Face à des produits financiers complexes, des parcours lourds et une information souvent difficile d’accès, l’IA apparaît comme une réponse directe aux nouveaux comportements des clients, eu égard à ses multiples avantages : disponibilité immédiate, information claire et personnalisée, multicanal fluide, réduction des délais et interactions sans effort. L’attente devient désormais l’une des plus grandes sources de frustration. Dans un univers où l’usage de WhatsApp, des messageries instantanées et des outils asynchrones s’impose, les marques financières ne peuvent plus tolérer des parcours de contact rigides ou des centres d’appels saturés.
Dans la vision d’Olivier Roche, l’IA générative représente une rupture comparable à l’arrivée de la calculatrice dans le calcul mental. Il s’agit d’un outil qui fait gagner du temps et lève les points de friction, et ce grâce à ses bénéfices clés : il rend simple ce qui est complexe, explique les garanties, exclusions, conditions ou démarches en langage naturel, fonctionne instantanément en multilingue et réengage automatiquement les prospects dans les parcours de souscription. L’intervenant relève par ailleurs que, lorsque l’enjeu devient critique – dans le cas d’un sinistre, un litige, une incompréhension, un besoin d’accompagnement – l’intervention humaine doit redevenir plus qualitative, plus empathique et plus efficace.

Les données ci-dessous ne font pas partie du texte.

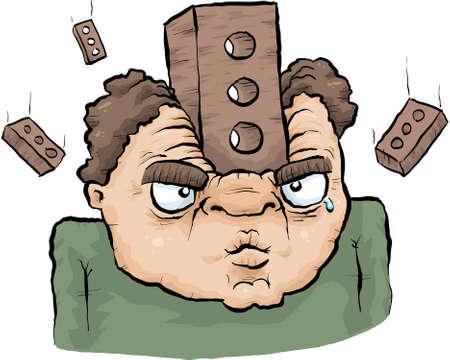 A cartoon brick smashes into a man Stock Photo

Dans un secteur financier marocain déjà engagé dans une transition stratégique – data, scoring, identification, inclusion financière – la montée en puissance de l’IA générative s’inscrit dans la même dynamique, en offrant, entre autres, une amélioration de l’accès à l’information, la fluidification des parcours clients, la réduction des charges opérationnelles et la montée en compétence des équipes. Le Maroc, avec ses initiatives sur les registres nationaux, la digitalisation du crédit, l’open banking et l’écosystème fintech en expansion, dispose d’un terrain fertile pour déployer ces solutions à grande échelle.